Here, assuming that the initial state is that plane I is coplanar with rod CD, it is necessary to keep plane I always parallel to the horizontal plane. Based on this situation, the angle of motor 1 is controlled.
As can be seen from the above figure, the control angle of motor 1 δ=α, Therefore, in the forward and inverse solution, the angle still needs to be α (variable name) for output.
5. Example verification
Assignment of rod length: l1=OA=70mm, l2=OB=20mm, l3=BC=75mm, l4=CA=20mm, l5=AD=54.38mm
Position: y=49.51,z=50.38
Angle: th1=90 °, th2=172.68 °
MATLAB calculation actual solution:
The code is as follows:
test.m
clear,clc %input data t1=[44.77,37.27,37.23,81.53,90]; t2=[22.44,3.98,87.62,34.08,140.81]+90; y=[57.74,35.4,128.44,19.7,66.2]; z=[-28.17,-32.8,14.43,-8.08,111]; th1=t1/180*pi;th2=t2/180*pi; for i=1:length(th1) %Positive solution test [yr(i),zr(i)]=forward(th1(i),th2(i)); %Inverse solution test [th1r(i),th2r(i)]=inverse(y(i),z(i)); end atan2(z,y) testh=[t1;th1r;t2;th2r] tesx=[y;yr;z;zr]
forward.m
function [x,y]=forward(th1,th2) %Scale assignment l1=70;l2=20;l3=75;l4=20;l5=77.88; A=l1*cos(th1)-l2*cos(th2); B=l1*sin(th1)-l2*sin(th2); C=-(A*A+B*B-l3*l3+l4*l4); D=C-2*A*l4; E=C+2*A*l4; t1=(-4*B*l4+sqrt(16*B*B*l4*l4-4*D*E))/2/D; %t2=(-4*B*l4-sqrt(16*B*B*l4*l4-4*D*E))/2/D; alp1=2*atan(t1); x=l1*cos(th1)+l5*cos(alp1); y=l1*sin(th1)+l5*sin(alp1); end
inverse.m
function [th1,th2,del]=inverse(y,z) %Scale assignment l1=70;l2=20;l3=75;l4=20;l5=77.88; th1=acos((l1*l1+y*y+z*z-l5*l5)/2/l1/sqrt(y*y+z*z))+atan2(z,y); M=2*l1*l2*sin(th1)-2*l2*l4*(z-l1*sin(th1))/l5; N=2*l1*l2*cos(th1)-2*l2*l4*(y-l1*cos(th1))/l5; K=l1*l1+l2*l2-l3*l3+l4*l4-2*l1*l4*(y-l1*cos(th1))/l5*cos(th1)-2*l1*l4*(z-l1*sin(th1))/l5*sin(th1); del=4*M*M-4*(K^2-N^2); u1=(2*M+sqrt(4*M*M-4*(K^2-N^2)))/2/(N+K); % u2=(2*M-sqrt(4*M*M-4*(K^2-N^2)))/2/(N+K); th2=2*atan(u1); th1=rad2deg(th1); th2=rad2deg(th2); end
6. It is realized in single chip microcomputer
stm32 series single chip microcomputer is used for the main control. 16 pwm steering gears can be driven to work at the same time through the communication between IIC and pca9685 chip. Before installing the steering gear, the flag bit should be set in the program. I use the installation position of big arm and small arm at 90 degrees. Power on before installation to reset the steering gear. When using the manipulator, in order to prevent the steering gear from getting stuck and burning out, it is necessary to limit the amplitude in the program.

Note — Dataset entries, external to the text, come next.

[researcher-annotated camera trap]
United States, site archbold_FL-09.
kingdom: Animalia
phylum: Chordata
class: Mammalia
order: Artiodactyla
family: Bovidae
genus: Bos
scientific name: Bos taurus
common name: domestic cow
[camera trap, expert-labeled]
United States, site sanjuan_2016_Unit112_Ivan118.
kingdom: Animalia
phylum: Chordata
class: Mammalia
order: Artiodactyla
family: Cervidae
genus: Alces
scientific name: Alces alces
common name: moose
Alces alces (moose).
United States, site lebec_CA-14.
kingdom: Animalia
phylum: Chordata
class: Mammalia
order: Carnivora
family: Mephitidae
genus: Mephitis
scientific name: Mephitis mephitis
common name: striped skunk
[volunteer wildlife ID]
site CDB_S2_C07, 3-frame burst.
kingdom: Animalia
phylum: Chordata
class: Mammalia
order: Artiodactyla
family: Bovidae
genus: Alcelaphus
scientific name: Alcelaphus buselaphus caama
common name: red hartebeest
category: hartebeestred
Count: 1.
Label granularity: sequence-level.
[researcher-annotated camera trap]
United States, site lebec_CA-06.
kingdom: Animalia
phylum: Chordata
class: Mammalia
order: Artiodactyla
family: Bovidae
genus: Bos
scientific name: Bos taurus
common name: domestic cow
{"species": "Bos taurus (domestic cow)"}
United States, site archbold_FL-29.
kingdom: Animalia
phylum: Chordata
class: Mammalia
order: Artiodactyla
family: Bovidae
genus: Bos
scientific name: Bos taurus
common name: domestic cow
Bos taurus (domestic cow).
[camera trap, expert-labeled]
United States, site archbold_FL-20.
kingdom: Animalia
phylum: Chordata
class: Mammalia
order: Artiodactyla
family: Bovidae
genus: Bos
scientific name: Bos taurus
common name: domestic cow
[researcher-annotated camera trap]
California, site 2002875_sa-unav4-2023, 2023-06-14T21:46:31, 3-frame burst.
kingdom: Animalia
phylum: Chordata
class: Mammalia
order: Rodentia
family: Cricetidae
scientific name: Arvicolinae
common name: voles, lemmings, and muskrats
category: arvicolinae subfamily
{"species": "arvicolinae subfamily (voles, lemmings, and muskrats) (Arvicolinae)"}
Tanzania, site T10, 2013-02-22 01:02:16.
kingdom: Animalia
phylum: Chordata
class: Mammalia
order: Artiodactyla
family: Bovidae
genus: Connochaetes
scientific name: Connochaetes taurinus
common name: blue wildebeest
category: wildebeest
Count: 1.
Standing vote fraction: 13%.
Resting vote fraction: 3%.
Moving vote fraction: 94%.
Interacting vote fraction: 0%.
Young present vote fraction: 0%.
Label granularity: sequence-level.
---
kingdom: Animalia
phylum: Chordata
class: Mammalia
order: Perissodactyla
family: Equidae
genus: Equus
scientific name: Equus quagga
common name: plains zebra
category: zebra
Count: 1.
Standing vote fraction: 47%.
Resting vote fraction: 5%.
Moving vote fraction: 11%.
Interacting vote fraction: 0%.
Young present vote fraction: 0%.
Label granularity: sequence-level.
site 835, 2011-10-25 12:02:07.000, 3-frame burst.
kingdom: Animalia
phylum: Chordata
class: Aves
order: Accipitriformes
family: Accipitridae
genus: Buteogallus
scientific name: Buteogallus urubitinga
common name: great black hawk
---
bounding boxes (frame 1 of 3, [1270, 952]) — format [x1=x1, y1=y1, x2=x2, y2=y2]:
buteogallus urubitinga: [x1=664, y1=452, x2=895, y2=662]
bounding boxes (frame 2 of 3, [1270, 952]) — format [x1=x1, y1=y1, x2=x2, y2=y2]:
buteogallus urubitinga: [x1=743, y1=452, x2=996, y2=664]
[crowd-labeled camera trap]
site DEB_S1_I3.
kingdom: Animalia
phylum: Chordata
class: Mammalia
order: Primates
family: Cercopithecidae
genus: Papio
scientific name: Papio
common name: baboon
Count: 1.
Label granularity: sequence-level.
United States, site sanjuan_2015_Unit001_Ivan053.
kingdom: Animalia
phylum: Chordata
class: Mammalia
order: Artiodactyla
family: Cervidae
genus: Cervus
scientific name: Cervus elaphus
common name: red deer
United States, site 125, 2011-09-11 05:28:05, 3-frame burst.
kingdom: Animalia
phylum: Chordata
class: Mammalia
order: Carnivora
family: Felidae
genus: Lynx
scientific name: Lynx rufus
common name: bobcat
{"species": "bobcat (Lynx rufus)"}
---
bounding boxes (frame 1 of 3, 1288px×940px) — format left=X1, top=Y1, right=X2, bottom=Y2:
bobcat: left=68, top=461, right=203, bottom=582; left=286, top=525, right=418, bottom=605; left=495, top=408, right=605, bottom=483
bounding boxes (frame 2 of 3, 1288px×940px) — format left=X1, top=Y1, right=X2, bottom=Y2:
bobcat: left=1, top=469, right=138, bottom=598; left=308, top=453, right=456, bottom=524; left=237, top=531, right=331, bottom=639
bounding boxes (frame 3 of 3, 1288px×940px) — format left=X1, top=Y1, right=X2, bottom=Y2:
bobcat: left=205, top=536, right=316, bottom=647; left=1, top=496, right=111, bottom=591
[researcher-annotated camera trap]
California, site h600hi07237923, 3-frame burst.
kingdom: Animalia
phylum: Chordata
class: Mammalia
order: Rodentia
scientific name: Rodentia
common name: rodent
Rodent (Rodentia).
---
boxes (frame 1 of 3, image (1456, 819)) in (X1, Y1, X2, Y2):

void inverse(float y,float z){
float l1=70,l2=20,l3=75,l4=20,l5=77.94;
float th1,M ,N,K,u1,th2;
th1=acos((l1*l1+y*y+z*z-l5*l5)/2/l1/sqrt(y*y+z*z))+atan2(z,y);
M=2*l1*l2*sin(th1)-2*l2*l4*(z-l1*sin(th1))/l5;
N=2*l1*l2*cos(th1)-2*l2*l4*(y-l1*cos(th1))/l5;
K=l1*l1+l2*l2-l3*l3+l4*l4-2*l1*l4*(y-l1*cos(th1))/l5*cos(th1)-2*l1*l4*(z-l1*sin(th1))/l5*sin(th1);
//del=4*M*M-4*(K^2-N^2);
u1=(2*M+sqrt(4*M*M-4*(K*K-N*N)))/2/(N+K);
//u2=(2*M-sqrt(4*M*M-4*(K^2-N^2)))/2/(N+K);
th2=2*atan(u1);
th3=180/3.1415926*th1;
th4=180/3.1415926*th2;
if ( th3 <=180&&th3>=0){
PCA_MG9XX(8,th3,th3,0,2); }
if(th4<=180&&th4>=0){
PCA_MG9XX(9,180-th4,180-th4,0,2);}
}
1. Mobile phone remote control operation
2. Visual following
summary
The above is the main content of this article. In this paper, the kinematics algorithm is simply used to realize the movement of the manipulator. For remote control operation and visual follow, I only use the inverse solution method. If we want to realize attitude self stabilization, we need to use the gyroscope module. At this time, we need to use the combination of forward solution and inverse solution. If you want to achieve more accurate operation, you will use a lot of kinematic algorithms.